Ahsoka shrugs. "He's tired, but aren't we all? He's also a little confused about some of the finer points of fatherhood…"
Lux, I may love you dearly but you put Tavin's diaper on backwards. Again.
Sierra shrugs and goes back to her nails. "He can be a dolt sometimes, but he's a lovable dolt."
Ahsoka changes the subject. "Do you have your alias planned out?"
Sierra nods. "Yup. Hutch made it a long time ago; this one's good."
Hero turns from Steela's vanity, half her makeup on. "They're all good. They just don't last long because you go through aliases like popcorn, sweet cheeks." She announces before going back to doing her eyeliner.
Sierra rolls her eyes.
"Who are you going to be?" Ahsoka ask Steela.
"Mail room worker named Deanna." She says. "And you?"

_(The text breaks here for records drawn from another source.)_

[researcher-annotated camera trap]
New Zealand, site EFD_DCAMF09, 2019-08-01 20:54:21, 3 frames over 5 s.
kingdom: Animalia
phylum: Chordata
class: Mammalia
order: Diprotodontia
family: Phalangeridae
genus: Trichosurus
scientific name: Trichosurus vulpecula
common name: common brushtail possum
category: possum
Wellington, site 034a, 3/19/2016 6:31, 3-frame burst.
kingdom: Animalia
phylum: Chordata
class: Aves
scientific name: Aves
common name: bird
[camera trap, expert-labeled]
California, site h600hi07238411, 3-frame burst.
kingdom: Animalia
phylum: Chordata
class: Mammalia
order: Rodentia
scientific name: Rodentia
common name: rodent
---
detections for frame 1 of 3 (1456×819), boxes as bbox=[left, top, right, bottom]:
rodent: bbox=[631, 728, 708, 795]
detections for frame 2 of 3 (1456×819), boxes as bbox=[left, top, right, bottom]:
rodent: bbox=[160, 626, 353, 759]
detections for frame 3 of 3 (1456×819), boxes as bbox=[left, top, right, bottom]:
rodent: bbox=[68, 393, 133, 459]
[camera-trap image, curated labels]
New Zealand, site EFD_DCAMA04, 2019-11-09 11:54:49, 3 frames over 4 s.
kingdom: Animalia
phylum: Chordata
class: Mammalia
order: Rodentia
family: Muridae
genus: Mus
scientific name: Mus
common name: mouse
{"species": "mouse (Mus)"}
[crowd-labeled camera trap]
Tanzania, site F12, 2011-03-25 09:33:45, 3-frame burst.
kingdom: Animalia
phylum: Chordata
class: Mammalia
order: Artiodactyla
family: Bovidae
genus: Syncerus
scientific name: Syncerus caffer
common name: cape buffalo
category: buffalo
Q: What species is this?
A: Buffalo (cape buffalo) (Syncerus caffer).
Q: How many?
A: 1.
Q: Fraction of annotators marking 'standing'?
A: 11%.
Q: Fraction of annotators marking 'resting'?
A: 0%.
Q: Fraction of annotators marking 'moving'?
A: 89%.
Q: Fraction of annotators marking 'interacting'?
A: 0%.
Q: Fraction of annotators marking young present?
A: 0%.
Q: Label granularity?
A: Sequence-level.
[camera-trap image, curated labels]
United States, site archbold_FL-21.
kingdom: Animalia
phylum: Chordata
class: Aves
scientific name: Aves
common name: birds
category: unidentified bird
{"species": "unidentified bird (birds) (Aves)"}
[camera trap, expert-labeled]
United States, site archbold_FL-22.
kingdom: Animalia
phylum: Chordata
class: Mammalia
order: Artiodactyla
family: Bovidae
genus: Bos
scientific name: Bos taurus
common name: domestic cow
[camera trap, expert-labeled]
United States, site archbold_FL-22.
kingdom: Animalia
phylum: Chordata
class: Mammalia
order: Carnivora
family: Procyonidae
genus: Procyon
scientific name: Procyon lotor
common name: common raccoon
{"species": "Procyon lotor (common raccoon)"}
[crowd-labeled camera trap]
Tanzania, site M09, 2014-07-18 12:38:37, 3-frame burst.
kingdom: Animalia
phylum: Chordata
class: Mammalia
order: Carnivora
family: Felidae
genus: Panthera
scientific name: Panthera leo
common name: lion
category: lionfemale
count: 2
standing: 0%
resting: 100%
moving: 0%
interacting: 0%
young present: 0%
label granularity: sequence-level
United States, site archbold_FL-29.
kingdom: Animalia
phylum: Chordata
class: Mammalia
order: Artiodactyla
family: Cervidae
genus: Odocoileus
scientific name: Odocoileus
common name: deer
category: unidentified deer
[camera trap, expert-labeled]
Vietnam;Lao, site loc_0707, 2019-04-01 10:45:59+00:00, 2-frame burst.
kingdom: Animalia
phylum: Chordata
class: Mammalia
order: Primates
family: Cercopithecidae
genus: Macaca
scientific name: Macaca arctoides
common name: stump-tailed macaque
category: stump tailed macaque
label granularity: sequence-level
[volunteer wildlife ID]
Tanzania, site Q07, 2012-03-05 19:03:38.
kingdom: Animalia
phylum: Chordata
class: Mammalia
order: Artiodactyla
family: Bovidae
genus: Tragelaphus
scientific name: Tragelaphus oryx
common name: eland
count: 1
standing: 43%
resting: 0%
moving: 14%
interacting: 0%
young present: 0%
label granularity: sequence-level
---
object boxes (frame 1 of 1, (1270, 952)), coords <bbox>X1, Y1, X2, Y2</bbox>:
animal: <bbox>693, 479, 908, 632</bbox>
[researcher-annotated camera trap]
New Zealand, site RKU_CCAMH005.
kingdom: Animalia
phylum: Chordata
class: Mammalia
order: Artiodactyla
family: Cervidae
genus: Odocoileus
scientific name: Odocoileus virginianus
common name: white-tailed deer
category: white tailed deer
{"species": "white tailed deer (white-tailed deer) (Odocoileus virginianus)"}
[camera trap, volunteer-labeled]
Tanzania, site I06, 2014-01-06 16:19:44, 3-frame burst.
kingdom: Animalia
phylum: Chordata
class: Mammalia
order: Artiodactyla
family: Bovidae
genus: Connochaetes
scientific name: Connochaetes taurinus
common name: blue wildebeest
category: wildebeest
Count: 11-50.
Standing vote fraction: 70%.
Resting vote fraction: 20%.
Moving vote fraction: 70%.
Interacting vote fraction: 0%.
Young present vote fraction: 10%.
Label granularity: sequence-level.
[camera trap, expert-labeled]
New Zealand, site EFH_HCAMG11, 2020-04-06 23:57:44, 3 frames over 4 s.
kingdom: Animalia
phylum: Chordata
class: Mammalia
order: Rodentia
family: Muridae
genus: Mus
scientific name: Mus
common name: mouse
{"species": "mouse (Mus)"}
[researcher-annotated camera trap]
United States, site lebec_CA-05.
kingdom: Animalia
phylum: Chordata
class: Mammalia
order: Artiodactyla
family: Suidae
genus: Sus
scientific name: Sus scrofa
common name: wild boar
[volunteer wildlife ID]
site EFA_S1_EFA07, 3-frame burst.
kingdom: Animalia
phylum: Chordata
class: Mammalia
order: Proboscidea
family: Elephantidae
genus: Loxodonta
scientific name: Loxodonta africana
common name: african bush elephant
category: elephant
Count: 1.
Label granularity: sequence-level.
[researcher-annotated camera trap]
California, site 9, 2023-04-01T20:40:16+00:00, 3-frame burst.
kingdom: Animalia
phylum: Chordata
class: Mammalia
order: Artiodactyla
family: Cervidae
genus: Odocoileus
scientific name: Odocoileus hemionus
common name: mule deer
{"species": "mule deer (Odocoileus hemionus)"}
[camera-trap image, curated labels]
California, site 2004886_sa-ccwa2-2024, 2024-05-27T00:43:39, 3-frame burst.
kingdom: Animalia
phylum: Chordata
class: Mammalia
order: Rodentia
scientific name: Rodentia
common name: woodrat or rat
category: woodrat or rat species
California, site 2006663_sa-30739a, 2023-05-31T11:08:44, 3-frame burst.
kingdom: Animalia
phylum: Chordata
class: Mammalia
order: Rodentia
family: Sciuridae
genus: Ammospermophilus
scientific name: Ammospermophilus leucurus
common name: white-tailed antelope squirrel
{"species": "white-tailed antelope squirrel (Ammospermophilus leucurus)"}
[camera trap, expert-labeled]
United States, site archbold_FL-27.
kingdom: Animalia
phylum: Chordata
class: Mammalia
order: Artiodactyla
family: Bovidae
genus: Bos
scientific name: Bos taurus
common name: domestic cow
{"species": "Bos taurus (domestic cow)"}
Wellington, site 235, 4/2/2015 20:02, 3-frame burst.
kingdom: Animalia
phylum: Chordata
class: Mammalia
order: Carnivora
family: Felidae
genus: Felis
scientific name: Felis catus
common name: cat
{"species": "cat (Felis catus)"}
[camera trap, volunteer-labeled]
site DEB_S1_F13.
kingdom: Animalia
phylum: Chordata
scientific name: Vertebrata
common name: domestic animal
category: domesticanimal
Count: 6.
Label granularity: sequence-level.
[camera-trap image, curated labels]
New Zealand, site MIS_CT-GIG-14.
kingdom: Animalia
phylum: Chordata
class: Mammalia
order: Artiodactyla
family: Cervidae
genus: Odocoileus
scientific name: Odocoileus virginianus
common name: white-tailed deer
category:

"I'm working the phones with Hero."
Hero gives a thumbs-up with her free hand. "Hooray. We can keep Hutch and Lux from driving us insane."
Ahsoka grabs Steela's body wash and turns to go take her well-deserved nap, when a baby's cry comes from her and Lux's room.
"Lux has it handled," she says to herself and makes her way to the shower.
...
"Waaaaaa!"
Lux bounces Tav on his hip while mixing up the formula with one hand.
"Shh…shh…" He croons, putting the bottle in the microwave. "It's okay, Daddy's got you."
Tav's wails only increase in volume while the timer on the microwave moves at a snail's pace.
What did Ahsoka do to get the baby to quiet down? Lux's mind ran through everything he'd seen his wife do and finally hit on something. "Hush little baby, don't say a word. Uh…Daddy forgot the rest of the words."
"WAAAAAAA!"
He shot a prayer up to the baby formula gods: Please, please let the formula heat up to just the right temperature, and that Tav's hungry and not just cranky.
The microwave dings. Thank the Lord.
Lux squirts a little bit of formula onto his arm to test it, and then places the teat at Tav's lips. He takes it and starts sucking hungrily.
"Is that all you needed, buddy?" He asks and lowers himself into a chair, Tavin's warm body resting against his.
"It better be," Saw says, removing his headphones from his ears now that the crying is over. "Yeesh Bonteri, that kid is an eating machine. I can see why Ahsoka got so hungry when she was pregnant with him."
"He's worth every minute of it, though." Lux snuggles the baby against his shoulder.
"He's cute." Saw concedes. "So, about the con. How many people am I going to be beating up?"
"As few as possible."
Saw looks down at his knuckles. "Shoot. I was hoping to get some practice in."
"We have a punching bag."
"Punching bags don't fight back."
"We also have Rex and Hutch."
"That's just sparring."
I roll my eyes. "If you want to start a real fight with Hutch, tell him that Hero's ugly. Or Katooni's a brat. Or that the University of Onderon is the worst team in the galaxy. Actually, just diss the Rupings and he'll be ready to go."
Saw stands up. "You know, I think that'll work too."
Lux tenses up, almost dropping Tav's bottle. "Saw, I wasn't serious!"
"Thanks, Bonteri!" Saw cackles as he leaves the room. "Hey Hutch! You wanna know the difference between the University of Onderon and cereal?"